Thursday, October 28, 2010

I'm Going to use a word I have yet to use thus far on this blog.

Chicago rapper Common once said something along the lines of "I used to Love her". I know how he feels. I grew up listening to hip hop and rap music, and I loved it. In my heart I suppose I still do. It was some of the awesome hip-hop concerts I went to growing up that made me love music. I remember the cold of the night air outside the(gone but not forgotten)civic arena back in Pittsburgh, waiting to get in to see Kid n Play, Heavy D, and BBD(not a rap group so much, but they had the swag of one). I remember the damn near unbearable heat in the basement of the(also gone but not forgotten) syria mosque the night my brother Kenny and I went to see Kool G Rap & D.J. Polo, Kid Capri, The Genius, Biz Markie, and Masta Ace. Nights like that are the reason that I grew to love hip-hop in particular and music in general.
I wonder if fans today have the same feelings aabout the music they listen to. That rush of hearing and seeing voices face to face that only weeks days or hours before had only been electrical signals coming out of a pair of speakers in your room. I hope so. I really do.

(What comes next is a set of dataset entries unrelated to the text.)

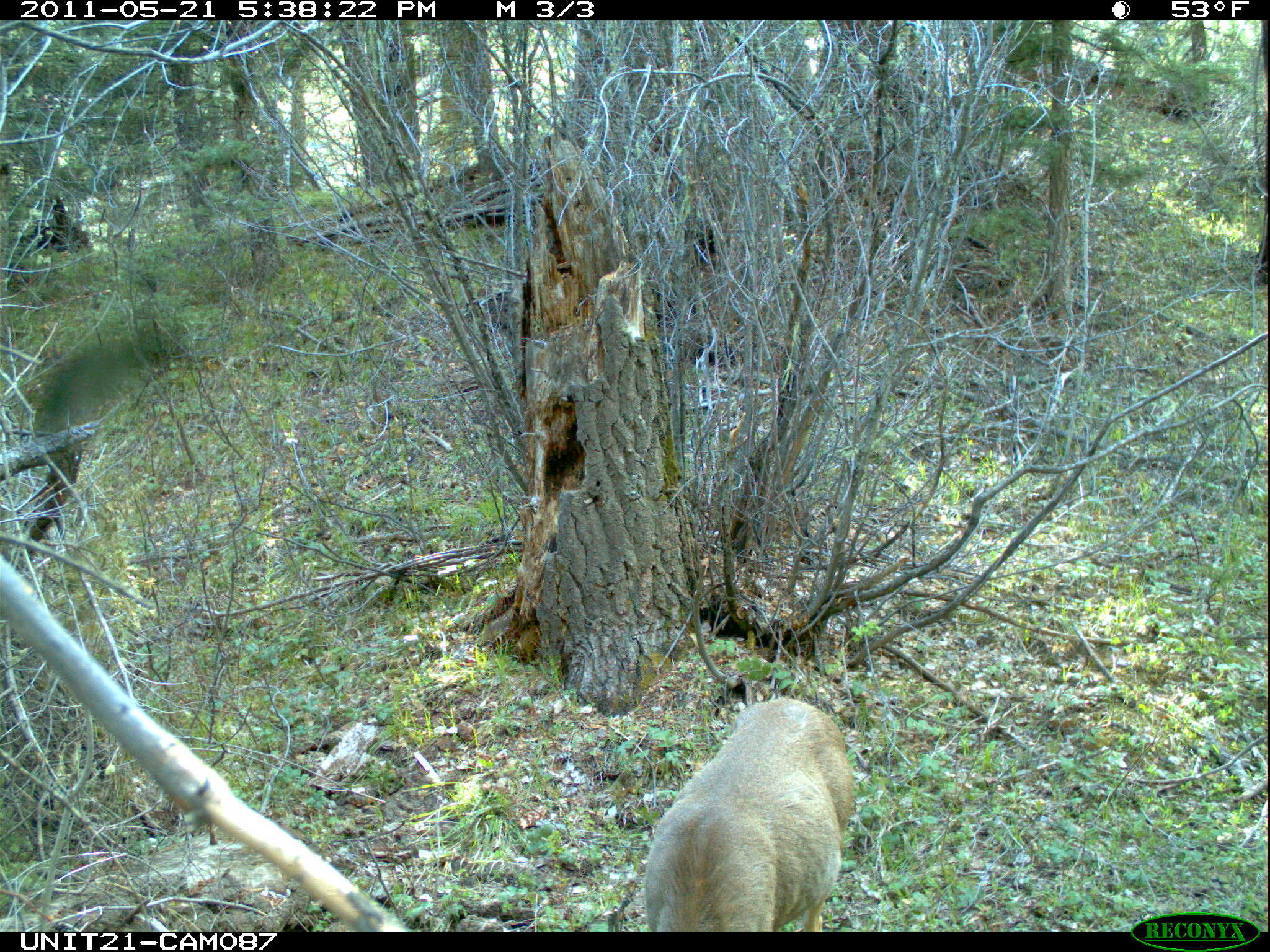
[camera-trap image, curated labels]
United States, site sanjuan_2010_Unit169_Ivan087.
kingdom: Animalia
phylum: Chordata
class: Mammalia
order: Artiodactyla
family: Cervidae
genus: Odocoileus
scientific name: Odocoileus hemionus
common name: mule deer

I still have that nostalgic love for hip-hop, and every once in awhile I still feel that same feeling, when I randomly hear a song from Redman's Dare iz A Darkside, or Scarface's The World is Yours. I don't know if fans today feel the same way because it all seems so processed and packaged and.....typical. I don't remember the last time I heard a rap artist that made me think to myself, "this is something that was missing from the landscape. This was needed!" Does anyone ever feel that anymore?
In the early nineties, Chuck D of Public Enemy was quoted as saying that Rap is CNN for Black People. I understood what he was trying to say, but I always felt he was only partially correct. More accurately rap was a whole cable package. Public Enemy was definitely CNN. But Digital Underground was Comedy Central. DJ Jazzy Jeff & the Fresh Prince was Nickelodeon. N.W.A. was HBO. that was the golden age though, and it lasted for a big chunk of the 90's but then a huge shift happened at some point in the late 90's and lasted for quite awhile. At that point,everything, EVERYTHING was gangster rap. You had some holdouts; the Roots managed to stay pretty viable no matter what, and there were a few others, but for the most part, everything was g-thing this pop-a-cap-in-that ass that, as if all of a sudden every channel was playing Scarface on a neverending loop. That persisted a long time, and then after awhile, some channels started showing a live feed from in a club, where everyone was poppin' a bottle or shakin' that ass on the dance floor. As I've said before, this isn't necessarily the fault of the artists. If you can't get a deal making music that doesn't sound a certain way, I can see that it would be tempting to make music that sounds that certain way. Of course the question is once again, is it the fault of the public for only supporting one kind of artist, or is it the label's fault for only giving one kind of artist to the public? Once again, here come the vultures of Culture mentioned in my very first blog post, circling around the pathology.
Now, hip hop seems to have recovered a BIT of diversity. You got Kanye and Will.I.Am, B.O.B, and a few others who are expanding the sonic palate. But even new more outside the box rap artists seem somewhat contrived and insincere(Yes Nicki, I'm talking to you). I'm wondering if this art form will ever get back to a place of both diversity and purtiy. I doubt it.
I'm not even saying that there's no place for aggressive or angry hip hop, or for partying "bottle poppin'" Hip hop. It just always feels so unbalanced. There was a time when you could flip the channel and get a different feel or flavor. Personally, I'm at a point now where I usually don't even turn the TV on anymore.